His head tilts so that now it’s me he’s watching. Studying me. The intensity of his gaze like a razor-edged blade dragging across my skin, splitting me open for all to see. Something in his demeanor shifts, and I can’t help but feel I’ve surprised him somehow.

“You would die to protect her?” His voice is the soft tumble of snowflakes drifting in the wind.

“Yes.” There’s no hesitation in my voice because it’s true. “I would die to protect all of them.”

Quiet descends. I can hear Jane yelling louder, the idiot. Screaming at the top of her lungs like a banshee. She must have tracked me here.

Must somehow know I’m in trouble . . .

He lifts a hand and frost begins to grow over the Shimmer. I watch the frost crackle and pop across the wall, spider-webbing until the wall is no longer transparent.

When I’m convinced she won’t be able to come through, I turn to face my tormentor turned executioner.

His gaze slides to the neverapples strewn over the snowy ground. “The stolen fruit was for your family?”

Perhaps I’m wrong, but his voice has lost some of its iciness.

I nod and drag a hand over my eyes, unshed tears pricking my throat. I have an embarrassing habit of crying when angry. “Sort of. I mean, yes. Not by blood, but that doesn’t matter. There are—there are four kids, plus me.”

Not sure why I add that last detail. If one starving human fails to sway his dark heart, four will hardly make a difference.

Without a word, he buries his steel back into the silver scabbard at his waist. At the sound, my blood rushes back into my toes and I release a ragged breath.

“What is your name, mortal girl?” This time his dark tone leaves no room for denying his request.

I clear my throat. “Summer. Summer . . . Solstice.”

In East Texas, my name gets a lot of attention, along with musings about hippy parents and too many drugs. Not everyone names their kids for the day of the year they were born.

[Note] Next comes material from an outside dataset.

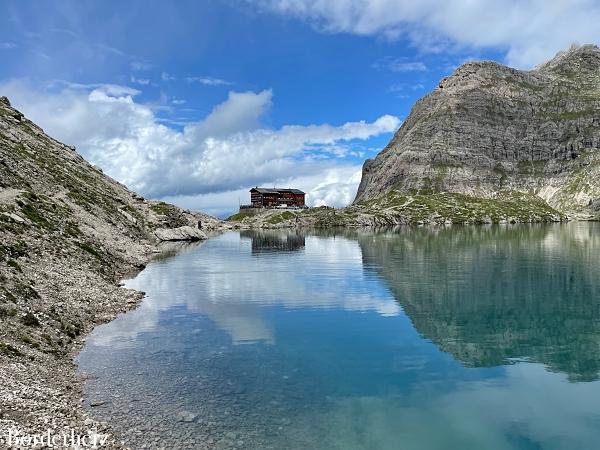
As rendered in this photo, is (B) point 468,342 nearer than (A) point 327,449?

But apparently such names aren’t odd to my tormentor, because he hardly blinks. He does, however, stare at me for what seems like minutes, seemingly torn on how to proceed.

“And your name?” I ask carefully. For the Fae, names have power, and just asking implies an intimacy we don’t have. Actually, I’m not sure why I asked, except to keep this conversation going as long as possible.

Pretty sure I read somewhere that if I’m ever taken by a murderer, talking to them helps humanize me.